Exercise passage>
Marketing Lessons My Grandfather Taught Me

@jamesscottbell


My grandfather, Arthur Scott Bell, was born in 1890. He grew up in Ann Arbor, Michigan, where he was an outstanding high school athlete. 
He won an athletic scholarship to DePauw University, later transferring to the University of Michigan to play football. He joined the Army in World War I, during which time he met my grandmother, Dorothy Fox. One of the treasure troves I have is the box of love letters he wrote to her from Fort Sheridan, Illinois. My grandmother kept them all, bound with ribbons. When my father was little he’d hear his father call his mother Dot, and he combined that with Mama, so ever after my grandmother was known as Mama Dot. Later on, my dad started calling his father Padre.
And that’s how all his grandkids knew him.
One of Padre’s favorite phrases was, “Go your best.” He said that to me a number of times—when I was off to a new school year, or starting Little League. 
During the Great Depression, Padre fed his family as a field salesman for the Encyclopedia Britannica. He was a stellar salesman, rising to become one of the top ten in the entire company.
From what Padre and my dad told me about those days, I gather five lessons that apply to writers (and anyone else) trying to peddle their wares.
1. He believed in his product
Padre loved the Britannica. I have a full set from 1947, passed down to me. [NOTE: if you have one, don’t get rid of it. The entries in these volumes are often better and more authoritative than anything you can find today.]
Do you believe in your product? Are you convinced that what you’re writing is the best you can make it? Or are you going out there with something less than that––and still expecting good sales?
2. He believed in self improvement  
Padre was a life-long learner. On my shelf I have Padre’s dictionary, the Webster’s New Collegiate, 2d Edition. In the front of the dictionary, on one of the blank pages, Padre had written himself a note on a new word: psycho-cybernetics. That would place this note around 1960, when the book by Maxwell Maltz first came out. Padre was 70 years old then, but still interested in growing his vocabulary.
He was of the Dale Carnegie school of self-improvement. Another treasure I own is the hardcover copy of How to Win Friends and Influence Peoplethat Padre and Mama Dot gave my dad upon his graduation from Hollywood High School. They each inscribed it. Padre wrote:
To have a friend is to be a friend. I am sure you are getting to be an expert at it. Don’t let down!!
And from Mama Dot:
You can do more than strike while the iron is hot. You can make the iron hot by striking.
Are you growing as a writer? Are you spending some part of your week in purposeful study of the craft? Padre and Mama Dot’s generation believed anyone could succeed if they studied and worked hard enough.

Work instruction> In the piece on marketing lessons from a grandfather, rewrite the part that opens with the words containing "Are you growing" and closes with "worked hard enough.", substituting "trade" for "craft".

Available data>
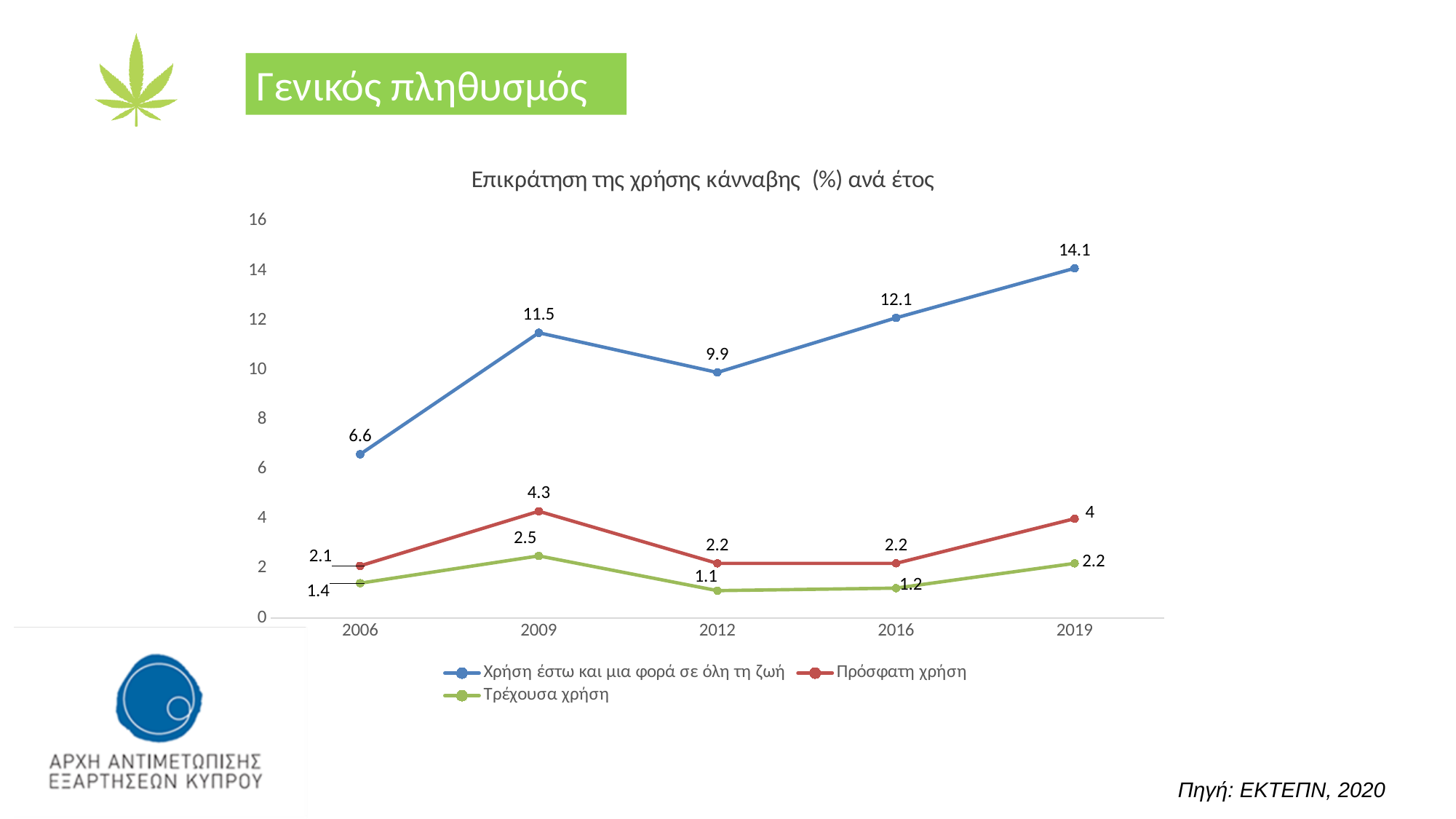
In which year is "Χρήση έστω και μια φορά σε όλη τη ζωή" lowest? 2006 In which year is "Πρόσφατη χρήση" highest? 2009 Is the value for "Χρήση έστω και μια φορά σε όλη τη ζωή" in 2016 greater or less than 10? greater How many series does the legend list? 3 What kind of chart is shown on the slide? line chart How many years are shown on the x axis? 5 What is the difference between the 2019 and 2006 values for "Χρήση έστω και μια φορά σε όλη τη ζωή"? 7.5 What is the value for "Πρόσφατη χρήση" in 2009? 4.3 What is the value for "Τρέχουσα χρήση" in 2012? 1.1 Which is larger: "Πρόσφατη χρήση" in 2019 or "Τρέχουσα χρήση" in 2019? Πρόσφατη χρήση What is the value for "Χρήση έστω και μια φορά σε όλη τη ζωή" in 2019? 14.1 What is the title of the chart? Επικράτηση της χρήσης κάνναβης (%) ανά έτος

Exercise answer>
Are you growing as a writer? Are you spending some part of your week in purposeful study of the trade? Padre and Mama Dot’s generation believed anyone could succeed if they studied and worked hard enough.